Sam Altman leaves Helion board amid energy supply negotiations for OpenAI
Sam Altman is stepping down as chairman of the board of nuclear fusion startup Helion. The reason is active negotiations on a major deal: Helion plans to…
AI-processed from TechCrunch; edited by Hamidun News
Sam Altman is stepping down as chairman of the board of nuclear fusion startup Helion — and it's happening in the midst of negotiations over an unprecedented deal: the company intends to supply 12.5% of its electrical output to OpenAI. Helion Energy is one of the most capital-intensive startups in energy history.
The company is developing a nuclear fusion reactor based on a deuterium and helium-3 reaction. In 2021, Helion raised 500 million dollars from Altman Investments — Sam Altman's personal fund, and he has since held the position of chairman of the startup's board of directors. In 2023, the company concluded a preliminary agreement with Microsoft: the largest technology investor committed to purchasing electricity from Helion starting in 2028 — provided the reactor comes online on schedule.
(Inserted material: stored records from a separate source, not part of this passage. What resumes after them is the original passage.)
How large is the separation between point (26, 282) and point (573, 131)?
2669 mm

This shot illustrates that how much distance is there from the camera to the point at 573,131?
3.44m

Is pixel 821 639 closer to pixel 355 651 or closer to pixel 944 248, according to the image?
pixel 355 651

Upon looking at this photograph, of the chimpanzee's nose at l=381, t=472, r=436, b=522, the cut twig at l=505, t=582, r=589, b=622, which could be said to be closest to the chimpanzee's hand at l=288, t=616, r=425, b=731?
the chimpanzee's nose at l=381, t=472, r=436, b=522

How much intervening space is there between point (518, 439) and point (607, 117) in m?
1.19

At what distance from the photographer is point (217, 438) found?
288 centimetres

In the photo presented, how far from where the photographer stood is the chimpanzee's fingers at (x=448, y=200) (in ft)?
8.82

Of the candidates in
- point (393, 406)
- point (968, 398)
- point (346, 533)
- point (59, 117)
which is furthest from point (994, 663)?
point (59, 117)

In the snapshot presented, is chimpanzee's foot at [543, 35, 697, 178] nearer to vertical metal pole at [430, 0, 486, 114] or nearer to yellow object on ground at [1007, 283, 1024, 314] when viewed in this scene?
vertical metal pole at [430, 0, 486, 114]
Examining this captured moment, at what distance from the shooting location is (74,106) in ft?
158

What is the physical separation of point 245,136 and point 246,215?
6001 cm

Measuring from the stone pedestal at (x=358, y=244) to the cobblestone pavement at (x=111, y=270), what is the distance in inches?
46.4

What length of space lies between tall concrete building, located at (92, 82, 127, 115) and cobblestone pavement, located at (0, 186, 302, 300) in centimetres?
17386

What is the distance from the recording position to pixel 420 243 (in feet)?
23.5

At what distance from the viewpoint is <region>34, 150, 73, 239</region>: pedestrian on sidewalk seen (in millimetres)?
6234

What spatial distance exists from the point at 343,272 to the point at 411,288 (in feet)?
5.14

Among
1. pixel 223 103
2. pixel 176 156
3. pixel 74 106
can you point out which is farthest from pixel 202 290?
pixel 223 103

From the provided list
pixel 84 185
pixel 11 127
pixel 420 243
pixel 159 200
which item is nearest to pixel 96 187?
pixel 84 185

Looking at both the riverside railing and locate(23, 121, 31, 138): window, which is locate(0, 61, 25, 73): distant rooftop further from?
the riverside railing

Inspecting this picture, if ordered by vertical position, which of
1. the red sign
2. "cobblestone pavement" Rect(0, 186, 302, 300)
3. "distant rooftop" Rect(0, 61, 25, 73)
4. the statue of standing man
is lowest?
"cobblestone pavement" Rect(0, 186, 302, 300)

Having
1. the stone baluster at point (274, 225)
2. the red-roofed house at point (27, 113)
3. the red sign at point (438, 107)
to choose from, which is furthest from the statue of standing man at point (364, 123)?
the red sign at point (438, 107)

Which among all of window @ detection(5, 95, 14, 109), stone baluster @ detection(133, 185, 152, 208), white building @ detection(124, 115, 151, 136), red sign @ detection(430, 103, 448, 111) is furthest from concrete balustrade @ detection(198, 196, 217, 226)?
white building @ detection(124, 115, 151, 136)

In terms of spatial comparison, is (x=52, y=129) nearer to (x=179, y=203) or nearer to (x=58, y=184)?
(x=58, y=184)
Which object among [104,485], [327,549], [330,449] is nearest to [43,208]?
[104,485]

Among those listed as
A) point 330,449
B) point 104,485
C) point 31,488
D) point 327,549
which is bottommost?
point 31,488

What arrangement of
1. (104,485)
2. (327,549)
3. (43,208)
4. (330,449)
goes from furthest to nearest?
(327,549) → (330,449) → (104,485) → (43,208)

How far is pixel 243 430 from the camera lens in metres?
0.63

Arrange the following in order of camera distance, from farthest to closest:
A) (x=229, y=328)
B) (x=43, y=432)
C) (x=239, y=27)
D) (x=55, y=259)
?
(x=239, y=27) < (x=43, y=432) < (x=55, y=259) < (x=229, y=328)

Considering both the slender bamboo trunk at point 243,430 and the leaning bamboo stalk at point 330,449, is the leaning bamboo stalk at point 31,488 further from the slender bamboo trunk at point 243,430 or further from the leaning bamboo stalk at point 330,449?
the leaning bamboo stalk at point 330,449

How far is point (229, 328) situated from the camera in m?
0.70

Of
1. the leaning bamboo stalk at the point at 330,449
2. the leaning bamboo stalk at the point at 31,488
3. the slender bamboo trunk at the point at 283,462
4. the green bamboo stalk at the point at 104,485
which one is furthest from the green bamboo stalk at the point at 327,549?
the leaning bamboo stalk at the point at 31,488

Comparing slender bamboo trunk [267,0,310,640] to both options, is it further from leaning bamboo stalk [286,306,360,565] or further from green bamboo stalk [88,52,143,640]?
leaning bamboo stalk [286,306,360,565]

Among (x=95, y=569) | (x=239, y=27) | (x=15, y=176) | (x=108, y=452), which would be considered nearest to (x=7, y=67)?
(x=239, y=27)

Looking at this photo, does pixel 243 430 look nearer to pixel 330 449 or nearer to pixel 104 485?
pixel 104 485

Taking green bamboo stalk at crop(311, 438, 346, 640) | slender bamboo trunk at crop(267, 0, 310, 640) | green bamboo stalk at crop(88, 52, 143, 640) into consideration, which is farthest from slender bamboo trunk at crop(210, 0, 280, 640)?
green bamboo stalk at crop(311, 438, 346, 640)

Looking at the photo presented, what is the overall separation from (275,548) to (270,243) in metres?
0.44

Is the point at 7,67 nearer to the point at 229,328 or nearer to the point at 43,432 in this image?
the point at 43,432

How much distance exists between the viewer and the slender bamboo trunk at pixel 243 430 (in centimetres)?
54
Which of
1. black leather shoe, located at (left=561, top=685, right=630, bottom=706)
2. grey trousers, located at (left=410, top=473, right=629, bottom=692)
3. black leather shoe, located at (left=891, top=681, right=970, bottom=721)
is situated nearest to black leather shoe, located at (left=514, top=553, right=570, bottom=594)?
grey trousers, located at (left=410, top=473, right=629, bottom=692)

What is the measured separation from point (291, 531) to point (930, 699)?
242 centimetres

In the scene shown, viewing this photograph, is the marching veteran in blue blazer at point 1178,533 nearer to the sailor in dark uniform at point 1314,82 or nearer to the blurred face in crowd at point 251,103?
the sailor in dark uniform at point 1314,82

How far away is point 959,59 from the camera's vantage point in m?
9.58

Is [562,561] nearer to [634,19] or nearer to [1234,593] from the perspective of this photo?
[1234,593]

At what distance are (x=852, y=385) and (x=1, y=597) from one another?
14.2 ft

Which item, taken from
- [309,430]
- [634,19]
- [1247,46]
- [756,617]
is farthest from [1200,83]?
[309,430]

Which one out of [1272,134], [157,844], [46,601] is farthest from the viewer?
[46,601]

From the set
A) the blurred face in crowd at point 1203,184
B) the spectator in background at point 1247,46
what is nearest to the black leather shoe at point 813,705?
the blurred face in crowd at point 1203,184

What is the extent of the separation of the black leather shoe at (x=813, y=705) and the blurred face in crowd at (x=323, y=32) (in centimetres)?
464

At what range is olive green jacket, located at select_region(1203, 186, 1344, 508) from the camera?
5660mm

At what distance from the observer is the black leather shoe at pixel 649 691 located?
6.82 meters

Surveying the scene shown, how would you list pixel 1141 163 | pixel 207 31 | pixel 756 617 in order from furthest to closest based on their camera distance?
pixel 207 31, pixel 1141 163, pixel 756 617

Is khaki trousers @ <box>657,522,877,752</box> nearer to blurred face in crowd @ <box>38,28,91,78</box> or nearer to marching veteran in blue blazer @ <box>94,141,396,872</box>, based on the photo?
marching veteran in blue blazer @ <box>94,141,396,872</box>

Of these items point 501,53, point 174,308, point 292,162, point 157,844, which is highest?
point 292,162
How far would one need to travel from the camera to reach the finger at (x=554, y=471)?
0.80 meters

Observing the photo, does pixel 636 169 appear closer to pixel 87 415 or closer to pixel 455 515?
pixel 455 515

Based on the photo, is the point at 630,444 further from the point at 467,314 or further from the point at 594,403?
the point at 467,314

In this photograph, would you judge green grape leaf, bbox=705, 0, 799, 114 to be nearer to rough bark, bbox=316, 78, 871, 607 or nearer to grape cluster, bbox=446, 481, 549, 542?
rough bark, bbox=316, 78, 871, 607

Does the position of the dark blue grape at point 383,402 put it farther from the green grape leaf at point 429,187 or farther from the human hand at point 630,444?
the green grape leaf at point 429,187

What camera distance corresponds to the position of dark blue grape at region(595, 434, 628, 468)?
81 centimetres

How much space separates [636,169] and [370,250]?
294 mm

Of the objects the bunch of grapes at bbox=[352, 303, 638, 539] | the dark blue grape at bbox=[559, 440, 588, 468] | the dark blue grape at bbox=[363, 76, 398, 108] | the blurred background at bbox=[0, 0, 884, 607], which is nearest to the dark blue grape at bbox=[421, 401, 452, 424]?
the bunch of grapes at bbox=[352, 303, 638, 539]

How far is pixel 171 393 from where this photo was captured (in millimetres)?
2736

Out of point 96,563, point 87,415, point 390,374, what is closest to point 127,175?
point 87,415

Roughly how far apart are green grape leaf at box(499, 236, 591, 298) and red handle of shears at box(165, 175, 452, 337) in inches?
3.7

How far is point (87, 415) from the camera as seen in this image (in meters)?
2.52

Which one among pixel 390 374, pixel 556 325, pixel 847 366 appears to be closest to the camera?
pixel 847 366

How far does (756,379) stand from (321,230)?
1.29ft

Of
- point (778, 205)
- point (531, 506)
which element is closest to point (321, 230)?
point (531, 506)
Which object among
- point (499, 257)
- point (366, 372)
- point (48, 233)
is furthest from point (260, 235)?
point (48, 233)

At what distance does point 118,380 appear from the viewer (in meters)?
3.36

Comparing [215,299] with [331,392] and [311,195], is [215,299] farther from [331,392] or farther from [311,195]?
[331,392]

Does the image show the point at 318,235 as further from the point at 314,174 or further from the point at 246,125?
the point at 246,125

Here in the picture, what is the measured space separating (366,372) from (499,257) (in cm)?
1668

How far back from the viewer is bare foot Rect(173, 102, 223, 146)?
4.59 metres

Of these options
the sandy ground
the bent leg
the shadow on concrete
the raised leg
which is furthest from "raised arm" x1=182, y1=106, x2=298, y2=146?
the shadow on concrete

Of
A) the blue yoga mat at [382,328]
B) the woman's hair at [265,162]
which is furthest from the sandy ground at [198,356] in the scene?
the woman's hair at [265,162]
Now OpenAI itself intends to join this club. According to TechCrunch sources, the companies are negotiating a contract under which OpenAI would gain access to 12.5% of Helion's generated output.
This is an important detail: growing demand for computational resources for training and operating large language models has turned electricity into one of the main scarce resources of the AI industry. Altman's departure from Helion's board of directors appears to be a forced move. American law strictly limits the ability of top executives to influence commercial decisions at companies where they simultaneously hold management positions.
By remaining on Helion's board while OpenAI negotiates the purchase of its energy, Altman risked facing a conflict of interest. His departure removes this contradiction — and simultaneously signals that the deal is close to completion. For Helion, the partnership with OpenAI is another way to strengthen the commercial validity of the project before the reactor actually begins producing electricity.
The startup has not yet launched a single commercial power plant: the working prototype Polaris is at the testing stage, and the timelines for industrial launch have been postponed several times. Contracts with major customers like Microsoft and OpenAI help the company maintain investor interest and build an order book before entering the market. The largest AI companies are facing an acute shortage of cheap and reliable electricity.
Data centers consume ever more capacity, traditional grids cannot keep up with the growth in demand, and renewable sources provide unstable generation. Nuclear fusion energy, if the promises of Helion and competitors like Commonwealth Fusion Systems prove realistic, could give the AI industry exactly what it seeks: an almost unlimited, carbon-neutral source of baseload power. For now, this is a bet on the future.
Neither Helion nor other fusion startups have yet demonstrated energy output exceeding the cost of initiating the reaction. Commercial launch in 2028 is an ambitious but still conditional horizon. Nevertheless, the fact that OpenAI is willing to sign an agreement to purchase capacity indicates that the largest player in the AI market is seriously considering fusion as part of its long-term energy strategy.
Altman's departure from Helion's board of directors is a small corporate maneuver, but it illuminates an important trend: AI companies are ceasing to be mere energy consumers and are beginning to actively shape the energy landscape. When the largest developer of language models negotiates directly with a fusion startup, it changes not only the structure of the electricity market — it changes the horizon of expectations for the entire industry.